I wonder how many tears a person can cry in a year? How many bottles did you, my God, use to collect them as they fell from our eyes? I wonder this on the eve of the home going of my daughter Mendy Jill.
The bible says that this painful day for our family does not escape my Lord’s notice as I know He cares for us His children.
You keep track of all my sorrows. You have collected all my tears in your bottle. You have recorded each one in your book. Psalm 56:8
Many times I have dared to imagine how you, sweet Mendy Lou, are doing, silly me, only to remember where you are. You suffer no more, you cry no more since our loving Lord has dried your tears. While our tears still flow and are collected here on earth your eyes are dried by the Savior’s own hand, forever.

Problems and tasks ->
**A.** Answer these from the reflection on grief:
(i) What is the full name the writer gives for the daughter?
(ii) Which Bible verse is cited?
(iii) Whose hand dries the daughter's eyes?
**B.** Repeat the stretch of the reflection on grief from "I wonder how" through "daughter Mendy Jill.", word for word.

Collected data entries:
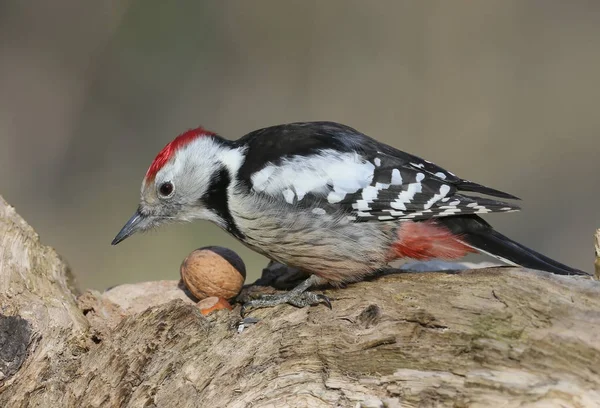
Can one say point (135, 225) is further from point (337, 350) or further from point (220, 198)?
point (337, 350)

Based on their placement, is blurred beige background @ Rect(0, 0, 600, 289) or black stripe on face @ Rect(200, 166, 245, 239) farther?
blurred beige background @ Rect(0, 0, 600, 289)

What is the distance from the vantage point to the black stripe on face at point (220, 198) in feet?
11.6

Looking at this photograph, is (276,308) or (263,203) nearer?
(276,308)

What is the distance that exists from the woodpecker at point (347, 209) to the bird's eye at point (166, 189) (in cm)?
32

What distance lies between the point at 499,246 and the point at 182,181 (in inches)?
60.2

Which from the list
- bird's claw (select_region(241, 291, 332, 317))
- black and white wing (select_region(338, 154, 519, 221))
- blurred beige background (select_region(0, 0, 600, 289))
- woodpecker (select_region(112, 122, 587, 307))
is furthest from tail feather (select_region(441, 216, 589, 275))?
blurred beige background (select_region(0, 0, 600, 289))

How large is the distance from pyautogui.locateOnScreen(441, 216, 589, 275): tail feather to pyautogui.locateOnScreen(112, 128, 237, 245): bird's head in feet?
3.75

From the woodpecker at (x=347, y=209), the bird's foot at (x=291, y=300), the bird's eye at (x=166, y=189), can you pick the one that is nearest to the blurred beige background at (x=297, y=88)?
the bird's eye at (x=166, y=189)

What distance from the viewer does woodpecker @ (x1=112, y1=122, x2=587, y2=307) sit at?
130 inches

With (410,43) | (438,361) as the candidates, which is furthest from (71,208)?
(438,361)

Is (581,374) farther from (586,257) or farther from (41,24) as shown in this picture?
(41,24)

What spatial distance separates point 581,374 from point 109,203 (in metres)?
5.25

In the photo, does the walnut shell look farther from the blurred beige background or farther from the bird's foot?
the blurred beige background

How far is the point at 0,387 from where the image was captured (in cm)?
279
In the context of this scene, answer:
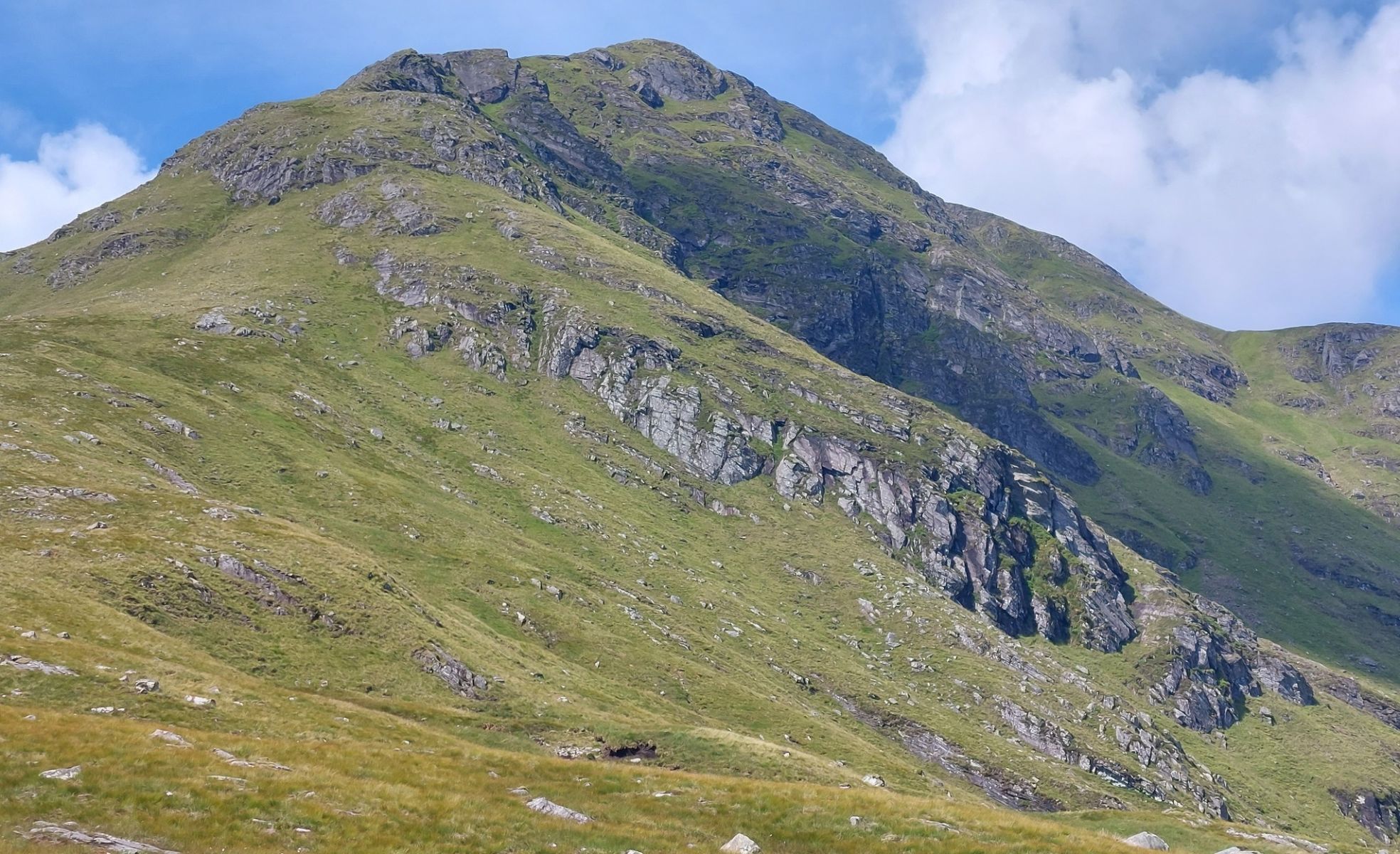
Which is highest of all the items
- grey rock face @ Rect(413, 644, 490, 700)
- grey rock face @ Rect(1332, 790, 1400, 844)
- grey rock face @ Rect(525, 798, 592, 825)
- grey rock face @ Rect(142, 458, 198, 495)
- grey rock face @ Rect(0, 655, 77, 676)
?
==
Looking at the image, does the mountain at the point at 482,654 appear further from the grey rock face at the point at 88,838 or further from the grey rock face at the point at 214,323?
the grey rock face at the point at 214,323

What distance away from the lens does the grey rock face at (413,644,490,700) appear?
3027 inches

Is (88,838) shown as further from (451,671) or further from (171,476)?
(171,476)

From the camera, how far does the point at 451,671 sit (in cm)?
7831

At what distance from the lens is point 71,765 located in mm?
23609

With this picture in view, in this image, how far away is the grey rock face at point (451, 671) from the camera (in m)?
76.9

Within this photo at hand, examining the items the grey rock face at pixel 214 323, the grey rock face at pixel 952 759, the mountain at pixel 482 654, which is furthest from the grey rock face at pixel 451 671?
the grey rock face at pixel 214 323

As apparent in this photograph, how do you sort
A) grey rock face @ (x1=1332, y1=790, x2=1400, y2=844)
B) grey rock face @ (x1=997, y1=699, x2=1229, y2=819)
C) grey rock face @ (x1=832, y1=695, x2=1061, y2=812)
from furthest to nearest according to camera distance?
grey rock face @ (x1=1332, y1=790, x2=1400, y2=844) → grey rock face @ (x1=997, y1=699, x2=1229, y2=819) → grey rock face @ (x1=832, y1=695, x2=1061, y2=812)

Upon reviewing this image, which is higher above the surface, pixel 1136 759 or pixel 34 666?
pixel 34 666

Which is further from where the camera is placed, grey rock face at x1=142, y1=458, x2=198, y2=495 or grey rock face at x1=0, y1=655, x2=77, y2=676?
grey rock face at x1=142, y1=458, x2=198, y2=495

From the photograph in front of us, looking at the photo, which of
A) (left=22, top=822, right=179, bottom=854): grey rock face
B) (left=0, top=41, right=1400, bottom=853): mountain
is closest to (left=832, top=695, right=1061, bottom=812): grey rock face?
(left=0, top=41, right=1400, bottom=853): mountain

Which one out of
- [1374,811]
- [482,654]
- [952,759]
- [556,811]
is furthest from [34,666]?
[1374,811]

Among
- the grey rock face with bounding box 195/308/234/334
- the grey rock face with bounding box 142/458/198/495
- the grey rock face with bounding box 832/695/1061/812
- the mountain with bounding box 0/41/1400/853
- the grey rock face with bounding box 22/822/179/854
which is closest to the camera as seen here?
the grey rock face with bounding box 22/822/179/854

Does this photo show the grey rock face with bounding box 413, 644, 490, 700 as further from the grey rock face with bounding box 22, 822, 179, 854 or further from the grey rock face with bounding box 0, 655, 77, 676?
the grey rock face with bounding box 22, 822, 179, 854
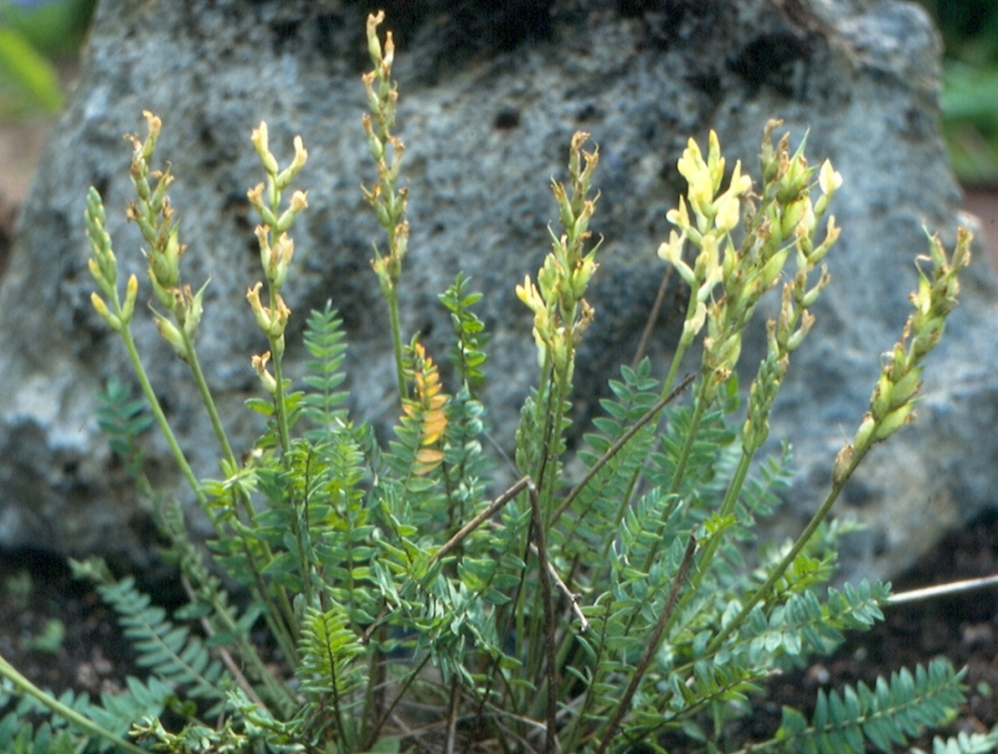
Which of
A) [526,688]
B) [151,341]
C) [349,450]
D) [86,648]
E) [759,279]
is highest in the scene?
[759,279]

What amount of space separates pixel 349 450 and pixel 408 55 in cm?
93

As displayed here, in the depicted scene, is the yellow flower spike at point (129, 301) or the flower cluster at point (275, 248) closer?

Solved tasks ->
**A.**
(i) Mendy Jill
(ii) Psalm 56:8
(iii) The Savior's own hand

**B.**
I wonder how many tears a person can cry in a year? How many bottles did you, my God, use to collect them as they fell from our eyes? I wonder this on the eve of the home going of my daughter Mendy Jill.